ADA signage is where good intentions meet exact numbers. A sign can have correct Braille, correct contrast, and the right pictogram and still fail inspection because it was mounted at the wrong height or on the wrong side of the door. The specifications that trip installers most are mounting height and door-side placement, so those are worth getting precisely right.

Mounting height: measure to the tactile characters

For signs identifying a permanent room or space, the rule is measured to the characters, not to the sign. Tactile characters must sit between 48 inches minimum (measured to the baseline of the lowest tactile character) and 60 inches maximum (measured to the baseline of the highest tactile character) above the finished floor. Reading the height off the edge of the sign instead of the characters is one of the most common ways a correctly-made sign ends up non-compliant on the wall.

Latch-side placement

Room-identification signs go on the latch side of the door so a person can stand outside the door swing to read them. Where there's no wall space on the latch side — a double door, or a door tight to a corner — the sign moves to the nearest adjacent wall. The intent is simple: someone reading tactile characters by touch should be able to do it without standing in the path of the door.

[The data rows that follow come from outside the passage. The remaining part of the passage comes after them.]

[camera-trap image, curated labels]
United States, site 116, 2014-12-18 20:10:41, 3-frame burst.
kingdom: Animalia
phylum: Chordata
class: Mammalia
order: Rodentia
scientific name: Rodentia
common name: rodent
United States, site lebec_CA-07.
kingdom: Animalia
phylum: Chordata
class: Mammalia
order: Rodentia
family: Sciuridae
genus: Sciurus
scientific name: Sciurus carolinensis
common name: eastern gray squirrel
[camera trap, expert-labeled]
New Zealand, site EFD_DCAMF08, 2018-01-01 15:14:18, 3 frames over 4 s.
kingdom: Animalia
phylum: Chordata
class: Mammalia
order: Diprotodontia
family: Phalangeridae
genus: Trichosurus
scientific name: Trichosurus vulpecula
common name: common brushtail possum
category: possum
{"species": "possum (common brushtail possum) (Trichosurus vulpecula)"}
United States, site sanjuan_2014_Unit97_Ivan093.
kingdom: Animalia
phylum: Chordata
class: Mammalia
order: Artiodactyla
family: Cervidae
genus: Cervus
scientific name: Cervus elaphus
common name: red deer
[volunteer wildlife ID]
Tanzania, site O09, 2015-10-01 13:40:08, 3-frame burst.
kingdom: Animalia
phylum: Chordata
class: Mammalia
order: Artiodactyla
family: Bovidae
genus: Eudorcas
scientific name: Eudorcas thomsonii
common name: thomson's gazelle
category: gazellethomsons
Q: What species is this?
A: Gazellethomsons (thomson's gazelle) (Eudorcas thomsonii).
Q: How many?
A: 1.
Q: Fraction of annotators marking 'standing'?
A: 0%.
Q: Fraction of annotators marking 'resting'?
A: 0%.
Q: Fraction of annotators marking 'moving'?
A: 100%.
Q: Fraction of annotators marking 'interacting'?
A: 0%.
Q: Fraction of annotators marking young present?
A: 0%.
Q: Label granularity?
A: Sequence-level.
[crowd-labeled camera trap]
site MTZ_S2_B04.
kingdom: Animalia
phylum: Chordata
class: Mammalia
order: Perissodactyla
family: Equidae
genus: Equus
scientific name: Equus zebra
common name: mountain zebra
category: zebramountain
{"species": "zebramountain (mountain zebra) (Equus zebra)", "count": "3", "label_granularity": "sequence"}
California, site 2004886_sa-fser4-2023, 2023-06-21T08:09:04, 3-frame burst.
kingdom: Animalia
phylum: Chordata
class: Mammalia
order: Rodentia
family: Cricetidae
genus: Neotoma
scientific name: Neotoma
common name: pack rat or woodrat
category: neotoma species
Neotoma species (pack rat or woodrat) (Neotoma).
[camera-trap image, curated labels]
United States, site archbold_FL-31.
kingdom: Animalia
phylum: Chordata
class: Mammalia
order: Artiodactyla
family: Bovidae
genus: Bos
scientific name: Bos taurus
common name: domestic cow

What makes characters readable

Permanent-room signage uses raised (tactile) characters paired with Grade 2 Braille. Characters are sans-serif, non-italic, and carry specific height and stroke proportions, with a non-glare finish and high contrast between characters and their background (light-on-dark or dark-on-light). Pictograms, where used, sit in a field with the tactile text below it, not inside the pictogram field.

  • Raised characters: sans-serif, uppercase, non-glare finish.
  • Grade 2 Braille positioned below the corresponding text.
  • High visual contrast between characters and background.
  • Pictogram (if used) in its own field with text beneath it.

Why the details are worth the discipline

On a single lobby sign, these specifics are easy. On a hospital campus or a multi-site rollout, the risk is drift: a crew that mounts to the sign edge instead of the characters, or to the hinge side instead of the latch side, can repeat the same small error across dozens of doors before anyone catches it. Photo QA against the spec — measured to the characters, photographed from the same angle — is what keeps site five and site fifty identical.

Questions people ask

What is the ADA mounting height for room signs?

Tactile characters must be between 48 inches (to the baseline of the lowest tactile character) and 60 inches (to the baseline of the highest tactile character) above the finished floor. The measurement is taken to the characters, not to the top or bottom edge of the sign.

Which side of the door does an ADA sign go on?

The latch side, so a reader can stand clear of the door swing. If there's no wall space on the latch side (double doors, or a door at a corner), the sign goes on the nearest adjacent wall.